Passage for review
+-------+
Finding the surface area of $G=\{(x,y,z):x^2+y^2\leq 1,0\leq z\leq x+1\}$ 
Let $G=\{(x,y,z):x^2+y^2\leq 1,0\leq z\leq x+1\}$ find the surface area of $\partial G$

So it is a cylinder of radius $1$ bounded on the z-axis by $0$ and $x+1$. Can I say that because the maximum value of $x$ is $1$ then $z\in[0,2]$
So we have $\phi(u,r)=( \cos(u), \sin(u), r)$ so $\|\phi_u\times \phi_r\|=1$
So we have $\int_0^2\int_0^{2\pi}dudr=4\pi$?
 A: First of all the surface isn't a "cylinder". In fact it's a part of a cylidner, where the upper and lower bound aren't parallel planes.
+-------+
Given data
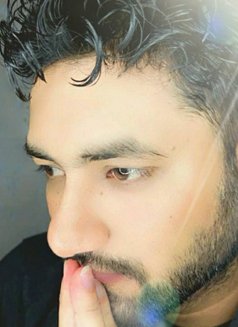 Suraj - Male escort in Mumbai Photo 2 of 3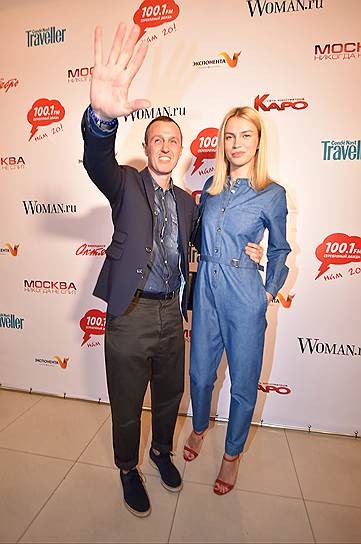 Актер Игорь Верник без Евгении Храповицкой (справа) никуда не ходит и не ездит вот уже несколько месяцев подряд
+-------+
Aim of the exercise
Using the forum thread on the surface area of G, explain in one to three sentences why the reply says the surface isn't a "cylinder."

Problem solution
The reply says the surface is only part of a cylinder, because its upper and lower bounds aren't parallel planes.